## Given data
----------------------------------------

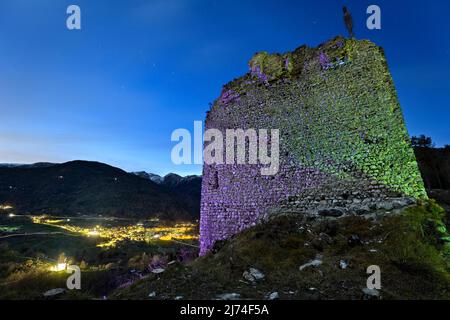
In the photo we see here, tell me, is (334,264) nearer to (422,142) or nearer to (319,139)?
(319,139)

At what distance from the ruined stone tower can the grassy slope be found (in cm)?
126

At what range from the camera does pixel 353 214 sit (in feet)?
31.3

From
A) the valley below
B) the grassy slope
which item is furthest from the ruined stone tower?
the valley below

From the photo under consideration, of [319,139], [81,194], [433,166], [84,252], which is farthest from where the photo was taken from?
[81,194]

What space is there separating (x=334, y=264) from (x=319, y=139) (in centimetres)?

----------------------------------------

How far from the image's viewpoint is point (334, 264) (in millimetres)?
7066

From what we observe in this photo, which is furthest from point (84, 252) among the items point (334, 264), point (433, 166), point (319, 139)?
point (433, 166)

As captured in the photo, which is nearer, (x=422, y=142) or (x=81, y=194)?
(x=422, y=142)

----------------------------------------

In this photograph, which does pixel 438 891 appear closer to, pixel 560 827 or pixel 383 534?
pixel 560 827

----------------------------------------

## Problem to work on
Locate every line in the records above that contains the word "ruined", with case counting, and copy each of those lines in full.

## The result
At what distance from the ruined stone tower can the grassy slope be found (in cm)?
which item is furthest from the ruined stone tower?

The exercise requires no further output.